Lee Soon-Tae, Chu Kon, Kim Eun-Hee, Jung Keun-Hwa, Lee Kyung-Bok, Sinn Dong-In, Kim Seung U, Kim Manho, Roh Jae-Kyu
Stroke and Neural Stem Cell Laboratory in Clinical Research Institute, Stem Cell Research Center, Department of Neurology, Seoul National University Hospital, Seoul, South Korea.
J Neurosci Methods. 2006 Oct 30;157(2):225-9. doi: 10.1016/j.jneumeth.2006.04.019. Epub 2006 Jun 2.
Few sensitive and reliable methods have been available for quantifying the number of transplanted human neural stem cells (hNSC) in the animal brain. To develop an accurate method for quantifying the number of hNSC incorporated in rat brain, we performed real-time PCR on hNSC-transplanted rat brains using a target sequence for ERV-3, which is an endogenous retrovirus present with a known copy number in all human cells, but not present in rodent cells. A standard curve was developed for known amount of different mixes of hNSC and rat fibroblasts, and test samples were prepared by manually incorporating variable, predefined numbers of hNSCs into rat brains. A cerebral rat hemisphere injected with 10(7) hNSC revealed 1.125% chimerism. Moreover, a linear correlation was found between hNSC numbers injected and their concentrations in the rat brain. In conclusion, the developed quantitative ERV-3 assay enables a simple, fast, and reproducible detection and quantitation of hNSC numbers in the rat brain.

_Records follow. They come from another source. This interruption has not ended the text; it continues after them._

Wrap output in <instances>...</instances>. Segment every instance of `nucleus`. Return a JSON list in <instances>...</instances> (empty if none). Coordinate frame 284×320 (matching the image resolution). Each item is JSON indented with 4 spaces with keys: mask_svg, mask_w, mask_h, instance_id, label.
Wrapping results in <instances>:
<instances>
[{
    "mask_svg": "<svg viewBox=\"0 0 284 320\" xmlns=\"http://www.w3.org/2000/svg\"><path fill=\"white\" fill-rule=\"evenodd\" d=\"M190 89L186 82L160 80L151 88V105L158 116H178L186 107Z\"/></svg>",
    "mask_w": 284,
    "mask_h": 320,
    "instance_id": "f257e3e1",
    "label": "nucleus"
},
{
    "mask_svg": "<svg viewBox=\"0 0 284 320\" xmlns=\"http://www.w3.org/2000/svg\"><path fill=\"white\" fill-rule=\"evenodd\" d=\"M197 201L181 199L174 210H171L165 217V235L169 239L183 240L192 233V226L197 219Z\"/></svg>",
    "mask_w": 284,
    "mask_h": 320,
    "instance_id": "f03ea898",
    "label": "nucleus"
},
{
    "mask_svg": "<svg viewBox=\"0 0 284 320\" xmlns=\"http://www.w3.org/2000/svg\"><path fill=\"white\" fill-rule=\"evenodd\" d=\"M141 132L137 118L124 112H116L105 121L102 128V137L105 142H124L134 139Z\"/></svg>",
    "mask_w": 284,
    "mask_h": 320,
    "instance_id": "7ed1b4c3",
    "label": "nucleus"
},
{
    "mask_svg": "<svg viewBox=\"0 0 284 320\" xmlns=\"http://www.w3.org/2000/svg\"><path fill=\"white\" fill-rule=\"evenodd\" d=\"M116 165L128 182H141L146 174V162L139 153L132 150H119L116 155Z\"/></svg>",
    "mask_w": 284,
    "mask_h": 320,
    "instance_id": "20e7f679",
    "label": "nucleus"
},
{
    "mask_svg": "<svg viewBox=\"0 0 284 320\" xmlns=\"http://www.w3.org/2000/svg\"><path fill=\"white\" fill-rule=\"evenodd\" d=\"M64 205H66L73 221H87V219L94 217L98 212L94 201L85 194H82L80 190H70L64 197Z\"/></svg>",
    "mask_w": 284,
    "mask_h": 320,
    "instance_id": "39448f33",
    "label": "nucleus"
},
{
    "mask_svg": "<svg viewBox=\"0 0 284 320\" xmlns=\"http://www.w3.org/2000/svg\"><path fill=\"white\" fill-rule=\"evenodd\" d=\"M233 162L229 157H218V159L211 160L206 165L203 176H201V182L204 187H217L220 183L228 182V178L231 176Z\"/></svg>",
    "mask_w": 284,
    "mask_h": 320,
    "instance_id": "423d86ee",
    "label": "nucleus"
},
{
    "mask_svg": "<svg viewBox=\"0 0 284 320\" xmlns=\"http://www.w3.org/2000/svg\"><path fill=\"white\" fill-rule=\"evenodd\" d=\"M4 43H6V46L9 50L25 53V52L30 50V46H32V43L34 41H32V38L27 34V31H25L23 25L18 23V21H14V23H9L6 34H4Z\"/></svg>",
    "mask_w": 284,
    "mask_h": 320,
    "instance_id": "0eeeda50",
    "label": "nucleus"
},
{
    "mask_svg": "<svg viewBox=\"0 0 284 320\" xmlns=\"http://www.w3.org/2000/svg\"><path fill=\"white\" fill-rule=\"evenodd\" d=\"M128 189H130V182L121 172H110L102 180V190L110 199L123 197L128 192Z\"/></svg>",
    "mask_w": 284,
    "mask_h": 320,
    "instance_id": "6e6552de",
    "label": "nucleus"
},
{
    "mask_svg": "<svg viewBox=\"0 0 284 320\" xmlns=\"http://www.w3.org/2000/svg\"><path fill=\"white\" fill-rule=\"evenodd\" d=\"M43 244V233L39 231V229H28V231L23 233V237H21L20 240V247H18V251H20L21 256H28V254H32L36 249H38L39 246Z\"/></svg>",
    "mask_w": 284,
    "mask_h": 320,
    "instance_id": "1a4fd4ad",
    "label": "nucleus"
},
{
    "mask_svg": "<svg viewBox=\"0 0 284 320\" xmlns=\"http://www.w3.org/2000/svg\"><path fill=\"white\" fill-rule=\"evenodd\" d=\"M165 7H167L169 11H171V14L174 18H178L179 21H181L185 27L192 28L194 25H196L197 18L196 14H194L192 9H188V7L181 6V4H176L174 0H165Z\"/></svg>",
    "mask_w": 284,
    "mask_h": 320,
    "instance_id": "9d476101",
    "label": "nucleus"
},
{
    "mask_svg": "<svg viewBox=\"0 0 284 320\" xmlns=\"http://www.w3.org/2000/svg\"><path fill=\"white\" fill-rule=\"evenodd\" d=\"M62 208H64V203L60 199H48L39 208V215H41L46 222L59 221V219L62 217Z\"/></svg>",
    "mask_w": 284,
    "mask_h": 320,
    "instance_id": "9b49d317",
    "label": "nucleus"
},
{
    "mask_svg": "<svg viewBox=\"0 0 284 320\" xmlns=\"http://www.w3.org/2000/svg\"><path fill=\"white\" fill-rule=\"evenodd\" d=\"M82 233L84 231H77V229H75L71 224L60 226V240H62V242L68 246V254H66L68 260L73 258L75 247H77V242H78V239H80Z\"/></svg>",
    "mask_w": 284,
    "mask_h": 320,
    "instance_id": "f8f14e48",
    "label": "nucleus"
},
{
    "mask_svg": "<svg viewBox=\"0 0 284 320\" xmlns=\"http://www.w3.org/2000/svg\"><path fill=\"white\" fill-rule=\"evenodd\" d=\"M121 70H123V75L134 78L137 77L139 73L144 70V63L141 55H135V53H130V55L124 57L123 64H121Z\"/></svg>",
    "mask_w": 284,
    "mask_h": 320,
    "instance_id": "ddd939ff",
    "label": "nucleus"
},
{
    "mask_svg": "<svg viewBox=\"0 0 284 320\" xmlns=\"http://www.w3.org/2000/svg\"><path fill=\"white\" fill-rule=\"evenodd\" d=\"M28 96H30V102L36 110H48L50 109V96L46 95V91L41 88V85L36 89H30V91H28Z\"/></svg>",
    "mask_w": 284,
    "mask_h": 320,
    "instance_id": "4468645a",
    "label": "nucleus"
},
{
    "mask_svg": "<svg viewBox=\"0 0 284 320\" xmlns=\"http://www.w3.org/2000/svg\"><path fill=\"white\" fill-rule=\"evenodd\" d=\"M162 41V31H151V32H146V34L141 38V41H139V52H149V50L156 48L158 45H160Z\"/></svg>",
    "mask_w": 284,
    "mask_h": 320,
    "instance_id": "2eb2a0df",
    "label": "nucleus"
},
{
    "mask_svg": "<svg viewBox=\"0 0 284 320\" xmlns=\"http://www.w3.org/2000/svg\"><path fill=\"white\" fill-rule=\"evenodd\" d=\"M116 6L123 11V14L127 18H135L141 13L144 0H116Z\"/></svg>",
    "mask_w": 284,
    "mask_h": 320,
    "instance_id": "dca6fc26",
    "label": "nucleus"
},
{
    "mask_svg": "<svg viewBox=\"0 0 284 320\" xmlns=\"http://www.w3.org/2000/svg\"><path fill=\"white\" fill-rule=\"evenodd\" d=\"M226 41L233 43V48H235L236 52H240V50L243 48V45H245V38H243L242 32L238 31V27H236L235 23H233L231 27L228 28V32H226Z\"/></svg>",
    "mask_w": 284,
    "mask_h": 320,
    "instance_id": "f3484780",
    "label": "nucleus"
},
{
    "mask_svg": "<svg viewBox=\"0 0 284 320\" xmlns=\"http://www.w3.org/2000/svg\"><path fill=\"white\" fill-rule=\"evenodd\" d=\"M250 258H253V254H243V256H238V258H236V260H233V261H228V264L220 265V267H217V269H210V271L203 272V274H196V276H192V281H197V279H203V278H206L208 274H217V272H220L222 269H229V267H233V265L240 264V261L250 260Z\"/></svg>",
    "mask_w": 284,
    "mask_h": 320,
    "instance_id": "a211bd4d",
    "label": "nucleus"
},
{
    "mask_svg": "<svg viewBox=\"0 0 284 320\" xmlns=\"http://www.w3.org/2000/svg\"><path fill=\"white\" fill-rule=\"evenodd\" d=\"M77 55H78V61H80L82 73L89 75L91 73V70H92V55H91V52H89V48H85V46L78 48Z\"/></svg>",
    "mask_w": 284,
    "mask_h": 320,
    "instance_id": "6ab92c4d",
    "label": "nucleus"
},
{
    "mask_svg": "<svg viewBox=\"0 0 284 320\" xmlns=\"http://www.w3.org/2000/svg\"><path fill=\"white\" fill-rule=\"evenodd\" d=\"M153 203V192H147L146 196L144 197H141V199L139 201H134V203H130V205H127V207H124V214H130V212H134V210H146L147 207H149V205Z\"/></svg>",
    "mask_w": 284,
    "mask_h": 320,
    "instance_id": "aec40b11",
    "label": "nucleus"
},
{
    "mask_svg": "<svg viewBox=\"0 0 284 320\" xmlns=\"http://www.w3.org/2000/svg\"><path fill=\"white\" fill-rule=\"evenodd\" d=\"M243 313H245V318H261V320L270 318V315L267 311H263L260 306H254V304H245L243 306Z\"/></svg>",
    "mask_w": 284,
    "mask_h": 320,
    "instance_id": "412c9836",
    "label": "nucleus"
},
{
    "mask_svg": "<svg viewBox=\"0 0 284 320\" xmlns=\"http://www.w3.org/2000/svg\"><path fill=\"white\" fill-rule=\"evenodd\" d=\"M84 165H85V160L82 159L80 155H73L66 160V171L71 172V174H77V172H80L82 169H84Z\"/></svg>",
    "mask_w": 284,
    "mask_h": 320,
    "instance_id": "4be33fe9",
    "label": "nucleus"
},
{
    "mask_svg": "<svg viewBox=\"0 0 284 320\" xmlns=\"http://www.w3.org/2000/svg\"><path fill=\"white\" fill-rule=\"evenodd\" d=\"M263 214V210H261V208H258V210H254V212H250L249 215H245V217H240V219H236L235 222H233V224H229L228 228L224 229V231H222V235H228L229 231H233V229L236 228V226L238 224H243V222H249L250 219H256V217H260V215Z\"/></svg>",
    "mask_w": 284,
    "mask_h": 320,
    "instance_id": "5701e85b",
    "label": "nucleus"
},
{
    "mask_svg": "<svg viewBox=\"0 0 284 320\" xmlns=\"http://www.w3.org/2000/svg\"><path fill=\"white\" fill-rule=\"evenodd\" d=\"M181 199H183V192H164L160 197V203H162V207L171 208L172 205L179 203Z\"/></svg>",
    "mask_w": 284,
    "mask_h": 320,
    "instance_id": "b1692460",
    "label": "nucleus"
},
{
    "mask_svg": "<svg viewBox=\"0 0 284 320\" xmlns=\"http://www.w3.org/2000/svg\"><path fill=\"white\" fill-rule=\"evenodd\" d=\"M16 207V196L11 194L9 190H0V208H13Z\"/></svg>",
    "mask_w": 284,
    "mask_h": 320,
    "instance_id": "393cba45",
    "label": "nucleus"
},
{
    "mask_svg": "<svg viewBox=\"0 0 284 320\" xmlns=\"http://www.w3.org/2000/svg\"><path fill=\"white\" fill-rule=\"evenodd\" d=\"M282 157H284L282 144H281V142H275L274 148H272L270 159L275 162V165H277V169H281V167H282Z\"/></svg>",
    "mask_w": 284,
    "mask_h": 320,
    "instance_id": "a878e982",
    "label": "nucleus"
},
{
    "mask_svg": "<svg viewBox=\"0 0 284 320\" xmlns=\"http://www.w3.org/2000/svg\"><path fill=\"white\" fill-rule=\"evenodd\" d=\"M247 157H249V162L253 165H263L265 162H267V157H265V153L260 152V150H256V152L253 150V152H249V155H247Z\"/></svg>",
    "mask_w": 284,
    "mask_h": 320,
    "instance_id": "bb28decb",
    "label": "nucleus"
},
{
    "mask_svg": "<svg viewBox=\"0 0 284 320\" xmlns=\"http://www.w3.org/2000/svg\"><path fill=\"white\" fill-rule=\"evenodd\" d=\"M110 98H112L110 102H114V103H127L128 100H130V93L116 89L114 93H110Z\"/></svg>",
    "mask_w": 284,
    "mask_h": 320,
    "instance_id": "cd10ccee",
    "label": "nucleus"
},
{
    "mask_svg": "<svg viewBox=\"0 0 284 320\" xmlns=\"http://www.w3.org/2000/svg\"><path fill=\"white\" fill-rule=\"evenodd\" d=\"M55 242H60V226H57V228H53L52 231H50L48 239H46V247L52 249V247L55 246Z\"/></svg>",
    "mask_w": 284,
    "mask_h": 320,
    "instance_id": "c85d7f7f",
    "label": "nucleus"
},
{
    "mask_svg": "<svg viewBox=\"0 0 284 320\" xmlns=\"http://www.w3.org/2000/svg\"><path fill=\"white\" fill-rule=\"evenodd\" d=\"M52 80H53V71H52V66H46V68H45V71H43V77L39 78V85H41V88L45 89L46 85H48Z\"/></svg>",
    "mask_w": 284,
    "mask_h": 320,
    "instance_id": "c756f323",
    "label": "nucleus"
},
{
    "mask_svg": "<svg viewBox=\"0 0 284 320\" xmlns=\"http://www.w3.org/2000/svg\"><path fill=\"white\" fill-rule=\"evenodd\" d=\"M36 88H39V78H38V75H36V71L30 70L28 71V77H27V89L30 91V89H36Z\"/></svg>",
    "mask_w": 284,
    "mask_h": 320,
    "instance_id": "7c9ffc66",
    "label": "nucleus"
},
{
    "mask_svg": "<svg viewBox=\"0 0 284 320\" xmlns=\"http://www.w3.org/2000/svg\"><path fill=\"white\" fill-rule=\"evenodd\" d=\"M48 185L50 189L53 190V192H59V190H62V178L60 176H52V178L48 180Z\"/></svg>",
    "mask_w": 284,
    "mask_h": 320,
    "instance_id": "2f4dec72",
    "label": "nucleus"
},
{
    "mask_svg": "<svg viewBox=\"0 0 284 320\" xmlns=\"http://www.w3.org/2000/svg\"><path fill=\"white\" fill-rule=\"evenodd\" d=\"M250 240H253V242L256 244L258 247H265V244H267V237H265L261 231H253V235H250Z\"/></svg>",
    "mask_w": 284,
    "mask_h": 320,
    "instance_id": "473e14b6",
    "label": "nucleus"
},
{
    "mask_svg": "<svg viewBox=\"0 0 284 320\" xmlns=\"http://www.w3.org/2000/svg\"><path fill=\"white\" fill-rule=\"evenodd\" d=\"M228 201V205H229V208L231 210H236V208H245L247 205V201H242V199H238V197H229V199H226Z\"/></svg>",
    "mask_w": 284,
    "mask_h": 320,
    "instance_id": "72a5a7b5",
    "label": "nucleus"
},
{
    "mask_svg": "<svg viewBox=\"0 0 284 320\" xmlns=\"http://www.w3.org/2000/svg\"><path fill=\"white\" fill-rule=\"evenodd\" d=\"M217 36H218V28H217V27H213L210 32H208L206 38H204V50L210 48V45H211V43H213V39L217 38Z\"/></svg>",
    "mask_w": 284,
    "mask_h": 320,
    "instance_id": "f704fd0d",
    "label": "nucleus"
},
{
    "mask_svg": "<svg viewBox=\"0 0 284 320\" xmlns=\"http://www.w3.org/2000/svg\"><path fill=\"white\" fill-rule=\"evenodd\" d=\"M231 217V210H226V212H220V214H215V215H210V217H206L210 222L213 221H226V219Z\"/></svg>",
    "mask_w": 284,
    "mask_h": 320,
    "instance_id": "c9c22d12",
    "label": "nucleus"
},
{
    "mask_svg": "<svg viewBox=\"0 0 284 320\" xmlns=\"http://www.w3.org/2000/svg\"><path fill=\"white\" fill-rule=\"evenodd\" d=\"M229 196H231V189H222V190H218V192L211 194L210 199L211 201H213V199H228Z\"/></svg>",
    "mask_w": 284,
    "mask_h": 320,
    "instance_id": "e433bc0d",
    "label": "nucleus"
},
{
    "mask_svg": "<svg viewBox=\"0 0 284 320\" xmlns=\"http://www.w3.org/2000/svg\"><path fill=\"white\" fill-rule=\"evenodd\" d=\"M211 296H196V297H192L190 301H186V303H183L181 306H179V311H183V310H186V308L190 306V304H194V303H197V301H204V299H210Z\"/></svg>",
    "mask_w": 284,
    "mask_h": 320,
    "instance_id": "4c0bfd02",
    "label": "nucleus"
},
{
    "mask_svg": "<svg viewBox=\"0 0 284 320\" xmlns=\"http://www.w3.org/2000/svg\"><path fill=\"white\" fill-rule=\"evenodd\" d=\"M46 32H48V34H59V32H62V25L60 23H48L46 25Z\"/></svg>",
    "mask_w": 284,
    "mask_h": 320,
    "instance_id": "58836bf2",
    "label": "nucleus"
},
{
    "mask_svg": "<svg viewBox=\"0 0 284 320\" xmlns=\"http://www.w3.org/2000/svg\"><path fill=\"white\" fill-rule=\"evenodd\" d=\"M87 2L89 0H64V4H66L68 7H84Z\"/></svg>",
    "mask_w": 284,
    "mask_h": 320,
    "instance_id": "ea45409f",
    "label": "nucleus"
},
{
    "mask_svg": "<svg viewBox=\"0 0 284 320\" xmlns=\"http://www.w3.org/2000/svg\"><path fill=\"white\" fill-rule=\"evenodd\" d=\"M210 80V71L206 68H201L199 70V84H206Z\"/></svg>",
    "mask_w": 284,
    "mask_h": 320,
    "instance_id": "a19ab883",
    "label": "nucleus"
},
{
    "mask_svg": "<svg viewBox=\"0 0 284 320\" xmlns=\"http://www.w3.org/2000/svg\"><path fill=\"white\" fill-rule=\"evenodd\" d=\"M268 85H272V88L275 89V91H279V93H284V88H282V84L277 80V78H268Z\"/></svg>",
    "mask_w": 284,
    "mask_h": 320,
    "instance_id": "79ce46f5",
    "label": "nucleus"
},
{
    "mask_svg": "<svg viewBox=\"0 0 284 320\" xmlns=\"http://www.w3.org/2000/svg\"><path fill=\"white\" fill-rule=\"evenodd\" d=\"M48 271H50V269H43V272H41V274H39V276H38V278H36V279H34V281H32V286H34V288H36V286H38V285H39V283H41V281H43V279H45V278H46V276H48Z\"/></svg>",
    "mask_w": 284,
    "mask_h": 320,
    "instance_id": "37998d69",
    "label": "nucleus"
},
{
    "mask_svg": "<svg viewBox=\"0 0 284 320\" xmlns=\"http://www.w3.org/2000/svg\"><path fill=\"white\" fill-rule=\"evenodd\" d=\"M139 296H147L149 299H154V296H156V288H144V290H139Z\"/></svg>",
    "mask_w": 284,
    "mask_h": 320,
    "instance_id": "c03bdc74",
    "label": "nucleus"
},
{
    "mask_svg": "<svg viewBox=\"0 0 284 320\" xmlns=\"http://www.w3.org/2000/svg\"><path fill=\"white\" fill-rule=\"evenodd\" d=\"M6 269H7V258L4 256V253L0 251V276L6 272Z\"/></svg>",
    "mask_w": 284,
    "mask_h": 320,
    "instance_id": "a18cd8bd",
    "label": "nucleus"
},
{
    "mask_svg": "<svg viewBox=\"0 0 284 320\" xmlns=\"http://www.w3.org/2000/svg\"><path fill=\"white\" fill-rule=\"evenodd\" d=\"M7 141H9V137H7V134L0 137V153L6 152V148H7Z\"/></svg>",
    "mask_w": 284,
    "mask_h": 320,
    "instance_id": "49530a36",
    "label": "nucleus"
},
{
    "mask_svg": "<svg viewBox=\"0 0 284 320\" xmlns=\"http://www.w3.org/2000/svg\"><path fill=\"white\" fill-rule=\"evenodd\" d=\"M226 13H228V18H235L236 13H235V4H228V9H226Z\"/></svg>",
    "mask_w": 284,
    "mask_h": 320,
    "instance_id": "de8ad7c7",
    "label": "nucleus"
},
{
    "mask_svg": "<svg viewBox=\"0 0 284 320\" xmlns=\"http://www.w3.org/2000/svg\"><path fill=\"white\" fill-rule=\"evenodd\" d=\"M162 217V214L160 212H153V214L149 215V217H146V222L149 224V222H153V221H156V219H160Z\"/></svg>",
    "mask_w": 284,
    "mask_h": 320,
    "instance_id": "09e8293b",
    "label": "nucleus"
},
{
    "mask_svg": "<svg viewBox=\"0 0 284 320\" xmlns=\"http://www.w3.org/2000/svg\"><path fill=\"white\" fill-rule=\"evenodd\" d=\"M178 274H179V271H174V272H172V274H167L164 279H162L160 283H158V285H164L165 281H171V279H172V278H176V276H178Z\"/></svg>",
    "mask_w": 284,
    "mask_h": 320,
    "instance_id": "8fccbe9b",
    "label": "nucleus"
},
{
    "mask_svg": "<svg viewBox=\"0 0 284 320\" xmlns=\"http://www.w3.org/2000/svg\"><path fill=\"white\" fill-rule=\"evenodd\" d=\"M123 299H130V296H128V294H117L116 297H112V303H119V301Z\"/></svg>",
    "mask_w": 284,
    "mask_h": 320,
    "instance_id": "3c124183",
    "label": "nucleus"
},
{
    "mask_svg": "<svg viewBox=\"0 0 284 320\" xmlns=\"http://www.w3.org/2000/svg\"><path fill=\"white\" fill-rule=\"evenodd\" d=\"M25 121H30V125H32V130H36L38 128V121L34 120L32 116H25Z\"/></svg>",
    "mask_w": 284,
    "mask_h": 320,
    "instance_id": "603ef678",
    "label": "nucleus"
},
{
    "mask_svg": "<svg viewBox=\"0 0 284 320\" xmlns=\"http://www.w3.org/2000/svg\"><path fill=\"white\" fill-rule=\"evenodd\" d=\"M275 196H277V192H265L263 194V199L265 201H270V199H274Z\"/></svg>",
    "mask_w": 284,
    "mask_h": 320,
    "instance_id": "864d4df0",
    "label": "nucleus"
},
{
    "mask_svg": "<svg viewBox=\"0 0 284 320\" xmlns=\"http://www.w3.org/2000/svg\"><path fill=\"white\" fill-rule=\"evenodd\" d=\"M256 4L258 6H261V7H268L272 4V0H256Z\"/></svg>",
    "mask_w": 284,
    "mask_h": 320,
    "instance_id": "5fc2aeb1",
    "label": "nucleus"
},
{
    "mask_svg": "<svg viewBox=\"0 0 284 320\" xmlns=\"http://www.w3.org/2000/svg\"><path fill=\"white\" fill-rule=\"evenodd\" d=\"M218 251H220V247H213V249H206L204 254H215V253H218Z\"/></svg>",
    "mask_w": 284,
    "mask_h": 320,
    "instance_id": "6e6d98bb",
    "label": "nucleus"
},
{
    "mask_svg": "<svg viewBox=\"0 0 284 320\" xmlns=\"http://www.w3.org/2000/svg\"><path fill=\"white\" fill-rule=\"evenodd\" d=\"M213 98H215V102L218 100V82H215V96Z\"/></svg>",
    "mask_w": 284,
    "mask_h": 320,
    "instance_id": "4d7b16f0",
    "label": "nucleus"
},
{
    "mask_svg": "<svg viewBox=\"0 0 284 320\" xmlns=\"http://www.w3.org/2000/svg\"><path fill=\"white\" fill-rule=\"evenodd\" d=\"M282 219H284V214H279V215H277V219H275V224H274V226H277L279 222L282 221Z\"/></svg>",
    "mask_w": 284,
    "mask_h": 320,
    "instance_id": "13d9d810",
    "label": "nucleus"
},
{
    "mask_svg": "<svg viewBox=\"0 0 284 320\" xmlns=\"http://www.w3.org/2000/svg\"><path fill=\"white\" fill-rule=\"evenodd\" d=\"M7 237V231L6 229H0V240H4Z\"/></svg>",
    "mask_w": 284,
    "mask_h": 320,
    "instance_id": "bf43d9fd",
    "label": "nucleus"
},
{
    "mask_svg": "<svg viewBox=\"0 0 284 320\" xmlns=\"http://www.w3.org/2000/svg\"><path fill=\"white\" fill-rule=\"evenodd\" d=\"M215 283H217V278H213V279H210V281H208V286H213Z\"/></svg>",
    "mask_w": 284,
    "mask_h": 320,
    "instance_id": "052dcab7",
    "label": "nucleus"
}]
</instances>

几乎没有灵敏且可靠的方法可用于定量动物脑中移植的人类神经干细胞(hNSC)的数量。为了开发一种准确的方法来定量大鼠脑中整合的hNSC数量,我们使用ERV-3的靶序列对hNSC移植的大鼠脑进行了实时PCR,ERV-3是一种内源性逆转录病毒,在所有人类细胞中以已知拷贝数存在,但在啮齿动物细胞中不存在。针对已知数量的不同hNSC和大鼠成纤维细胞混合物绘制了标准曲线,并通过将预先定义的可变数量的hNSC手动注入大鼠脑中来制备测试样品。注射了10(7)个hNSC的大鼠脑半球显示出1.125%的嵌合率。此外,在注射的hNSC数量与其在大鼠脑中的浓度之间发现了线性相关性。总之,所开发的定量ERV-3检测方法能够简单、快速且可重复地检测和定量大鼠脑中的hNSC数量。